Every morning, the fine folks at Sports Radio Interviews sift through the a.m. drive-time chatter to bring you the best interviews with coaches, players, and personalities across the sports landscape. Today: A specialist in the press box is apparently good enough for the NFL.
NFLPA executive director DeMaurice Smith joined Inside the Locker Room on ESPN 980 in Washington, D.C., to discuss the ongoing lockout of the NFL's officials, the replacements, and Smith's belief that they threaten the health and safety of the players he represents.
On the health and safety concerns the NFLPA has with the replacement officials:
"We're not looking to interfere or become involved with the negotiations between the referees and the National Football League, but what a lot of people miss - and certainly what a lot of commentators appear to miss - is the decision to pull the real referees off the field is just a unilateral one by these NFL owners. The fact that they could have left these guys on the field while they worked out their contract situation - that's an easy call if you really care about the health and safety of the players on the field."
On where the NFLPA stands right now and a potential lawsuit:
"We've asked the league to make sure that there is a sideline concussion expert at every game and - believe it or not - they're fighting us on that, too. So where we come out on this is, one, we will continue to make sure that our players are informed and vocal about their opposition to having second-rate people on the field to make sure that their health and safety is protected. And we continue to look at whether or not we've got legal claims against the National Football League for violations of the CBA or violations of their obligation to keep the workplace as safe as possible."

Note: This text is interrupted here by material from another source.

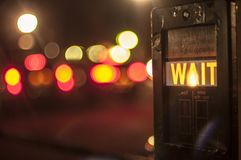 Wait. A night lit perspective of londons city life Royalty Free Stock Photography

On the game being slower and more "choppy" with the replacement officials:
"You and I - even me as a casual fan of the game - can see first-hand just how slow, choppy, uneven this game is. Sometimes it's like looking at video under the old dial-up."

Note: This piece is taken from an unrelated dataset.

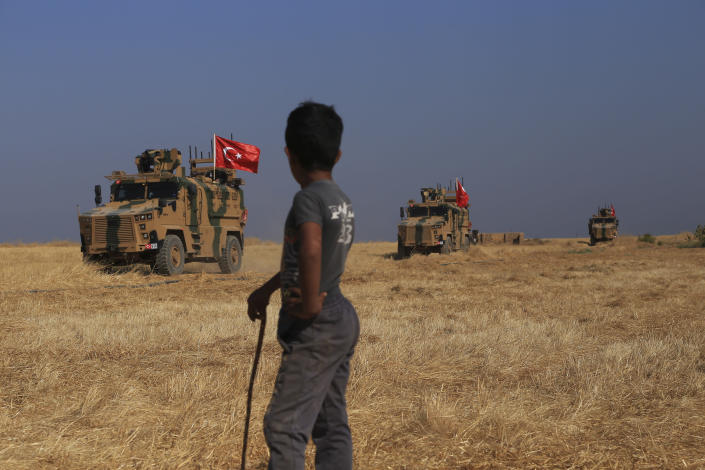 """A Turkish n armored vehicles patrol as they conduct a joint ground patrol with American forces in the so-called """"safe zone"""" on the Syrian side of the border with Turkey, near the town of Tal Abyad, northeastern Syria, Friday, Oct.4, 2019. The patrols are part of a deal reached between Turkey and the United States to ease tensions between the allies over the presence of U.S.-backed Syrian Kurdish fighters in the area. (AP Photo/Baderkhan Ahmad)"""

On his belief that the lockout is hypocritical:
"How can you come to a conclusion, in a new era of health and safety, to make a decision to pull the real referees off the field? And my guess is - in the direct telephone conversations between general managers and owners to the league office - my guess is that more general managers and more owners are upset about the situation than they let on. It's time for the league office to come to the conclusion that this was just a really stupid idea, and certainly inconsistent with a true obligation to health and safety."